• Consigne
Recopiez fidèlement le passage du discours sur le RSA et la pauvreté qui s'ouvre sur les mots contenant « J’évoquerai d’abord la » et se clôt sur « une famille correctement. ».

• Document source
--*--
M. Bernard Cazeau. Monsieur le président, monsieur le haut-commissaire, mes chers collègues, vendredi dernier, à l’occasion de la Journée mondiale du refus de la misère, les associations de lutte contre la pauvreté ont lancé un véritable cri d’alarme.
Partout, les acteurs caritatifs constatent un durcissement des situations de pauvreté et, ensemble, ils ont pris la décision de lancer un appel solennel aux pouvoirs publics, en les exhortant à agir en faveur des 7 millions de Français qui vivent en dessous du seuil de pauvreté monétaire.
Il y a urgence à se doter de moyens d’action, car la croissance défaillante pèsera sur la situation sociale des prochains mois.
Moins de circulation d’argent aujourd’hui, c’est moins d’investissements demain et moins d’emplois et de revenus après-demain. À l’issue de ce cercle vicieux, une fois encore, ce sont les salariés les plus exposés qui feront les frais des errances économiques du système financier. Les intérimaires, les travailleurs à temps partiel, les salariés en contrat à durée déterminée, tous ont du souci à se faire pour leur emploi dans les prochains mois.
Monsieur le haut-commissaire, votre texte tombe donc à point nommé pour que nous ayons une discussion franche sur la politique sociale conduite par le Gouvernement.
J’évoquerai d’abord la généralisation du RSA, puis la réforme des politiques d’insertion.
Disons-le d’emblée, le RSA est une bonne idée. L’analyse sur laquelle il repose est solide : 60 % des ménages en situation de pauvreté ont au moins un de leurs membres qui travaille. Par ailleurs, 30 % de ces ménages pauvres sont composés d’une personne qui travaille à temps plein au SMIC.
M. Bernard Cazeau. La première observation est donc qu’un seul SMIC à temps plein ne fait pas vivre une famille correctement.
M. Bernard Cazeau. La seconde est que le SMIC à temps plein est de moins en moins la règle. Aujourd’hui, 30 % des smicards travaillent à temps partiel et vivent par conséquent avec moins que le SMIC.
Ce que notre société a d’indécent, monsieur le haut-commissaire, c’est que le travail ne permet plus d’obtenir un revenu décent.
La pauvreté au travail s’est installée à vive allure dans notre économie, au fur et à mesure de la création d’emplois émiettés dans le secteur des services. On compte aujourd’hui 20 % de travailleurs pauvres de plus qu’en 2003. Ceux-ci occupent des emplois peu productifs, donc peu rémunérés, dans les services à la personne, l’hôtellerie-restauration, le commerce et la distribution.
Voilà comment la société française génère désormais 2,5 millions de travailleurs pauvres !
--*--
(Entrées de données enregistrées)
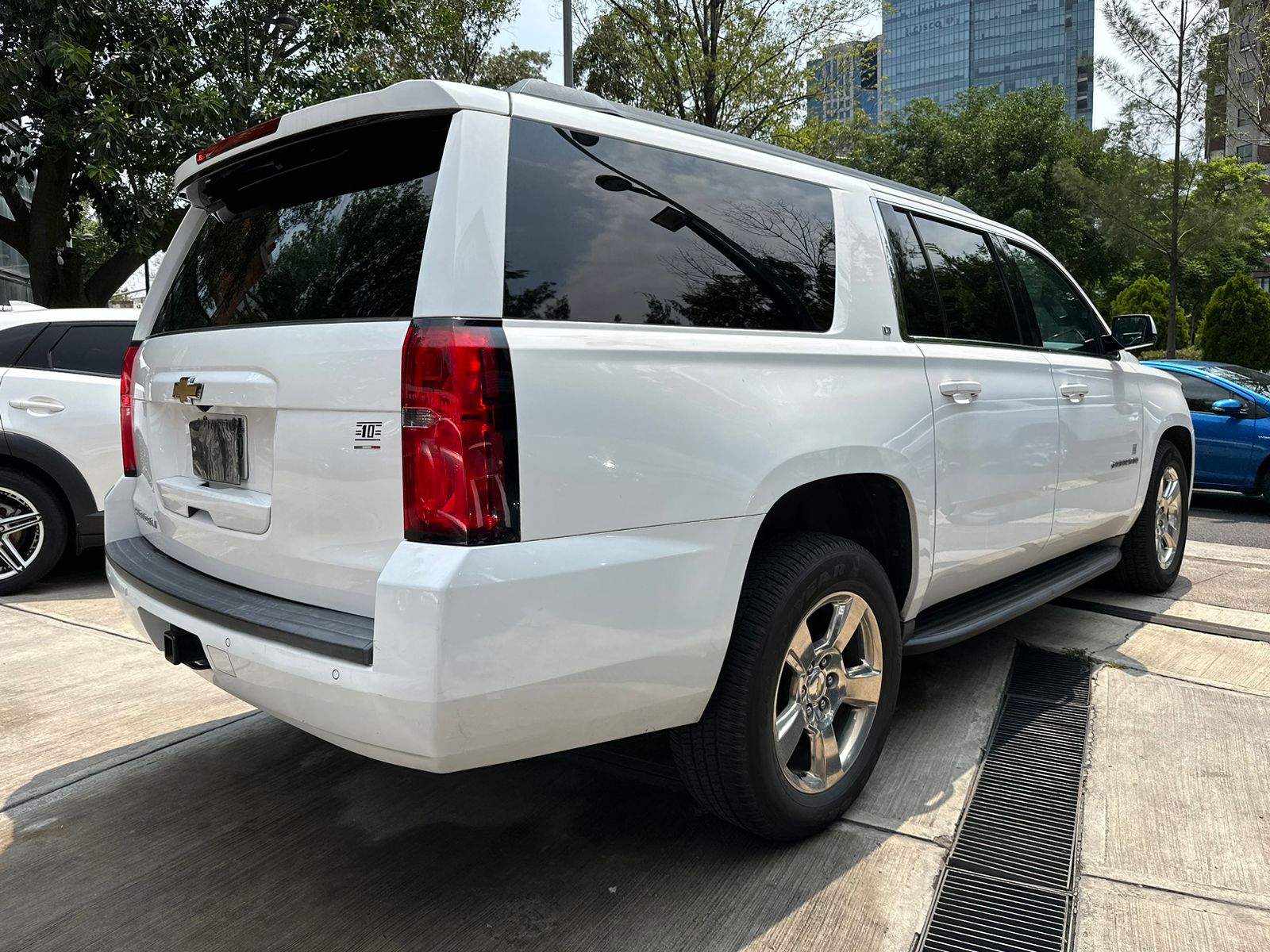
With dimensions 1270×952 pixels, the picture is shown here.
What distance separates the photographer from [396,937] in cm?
240

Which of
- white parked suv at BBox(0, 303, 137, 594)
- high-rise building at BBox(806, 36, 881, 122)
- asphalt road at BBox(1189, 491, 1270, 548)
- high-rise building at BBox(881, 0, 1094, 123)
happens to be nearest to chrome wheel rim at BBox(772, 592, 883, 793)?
white parked suv at BBox(0, 303, 137, 594)

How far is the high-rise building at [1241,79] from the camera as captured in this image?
14.4 metres

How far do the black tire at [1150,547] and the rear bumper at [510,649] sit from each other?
367cm

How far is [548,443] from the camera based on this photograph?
212 cm

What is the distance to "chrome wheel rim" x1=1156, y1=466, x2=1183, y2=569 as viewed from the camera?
5.46 m

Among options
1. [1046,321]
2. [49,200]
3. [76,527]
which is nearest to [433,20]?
[49,200]

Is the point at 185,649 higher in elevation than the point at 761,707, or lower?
higher

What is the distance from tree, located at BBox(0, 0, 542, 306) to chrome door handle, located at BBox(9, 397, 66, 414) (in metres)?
5.20

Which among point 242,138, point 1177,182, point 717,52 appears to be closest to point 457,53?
point 717,52

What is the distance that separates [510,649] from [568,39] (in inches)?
475

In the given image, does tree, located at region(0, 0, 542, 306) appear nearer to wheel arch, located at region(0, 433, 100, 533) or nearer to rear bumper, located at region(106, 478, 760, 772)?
wheel arch, located at region(0, 433, 100, 533)

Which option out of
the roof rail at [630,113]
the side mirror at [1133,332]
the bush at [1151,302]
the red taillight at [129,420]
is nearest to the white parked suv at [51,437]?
the red taillight at [129,420]

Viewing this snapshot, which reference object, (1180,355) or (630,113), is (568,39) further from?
(1180,355)

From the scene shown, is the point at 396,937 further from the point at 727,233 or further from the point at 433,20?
the point at 433,20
--*--
• Corrigé
J’évoquerai d’abord la généralisation du RSA, puis la réforme des politiques d’insertion.
Disons-le d’emblée, le RSA est une bonne idée. L’analyse sur laquelle il repose est solide : 60 % des ménages en situation de pauvreté ont au moins un de leurs membres qui travaille. Par ailleurs, 30 % de ces ménages pauvres sont composés d’une personne qui travaille à temps plein au SMIC.
M. Bernard Cazeau. La première observation est donc qu’un seul SMIC à temps plein ne fait pas vivre une famille correctement.